→ **Problem details**
When you reproduce the listing, keep every word as it is and drop the pictures.

→ **Data shown**

== Segment start ==

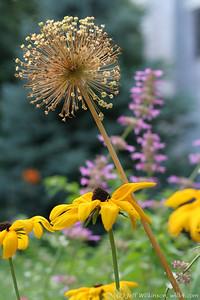 IMG_8066-flower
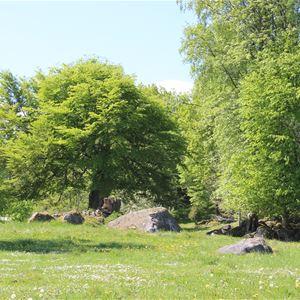 Garden Walk in Råshult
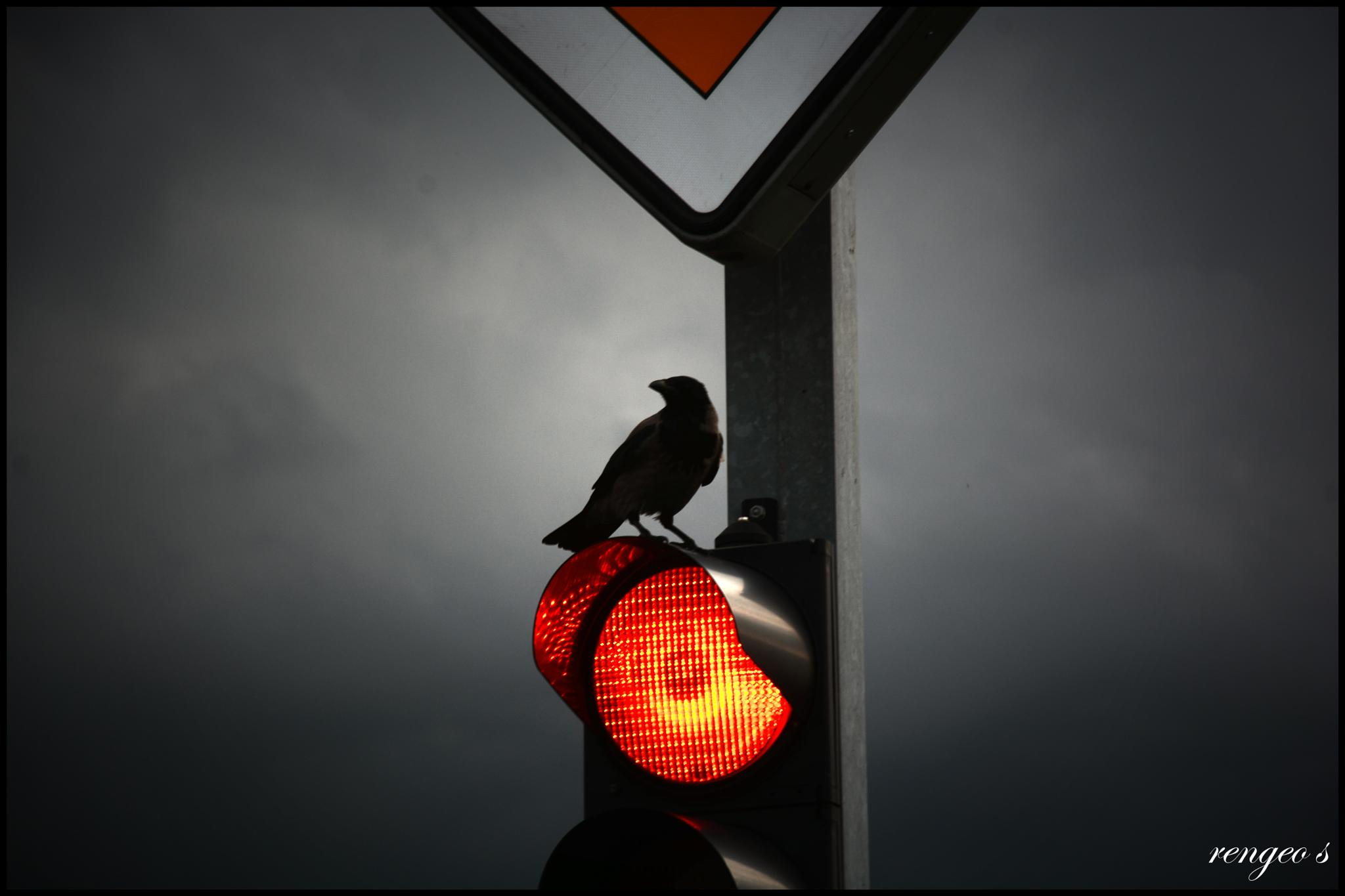 Photo in Animal #traffic light #crow #bird #storm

== Segment end ==

→ **Answer section**
 IMG_8066-flower
 Garden Walk in Råshult
 Photo in Animal #traffic light #crow #bird #storm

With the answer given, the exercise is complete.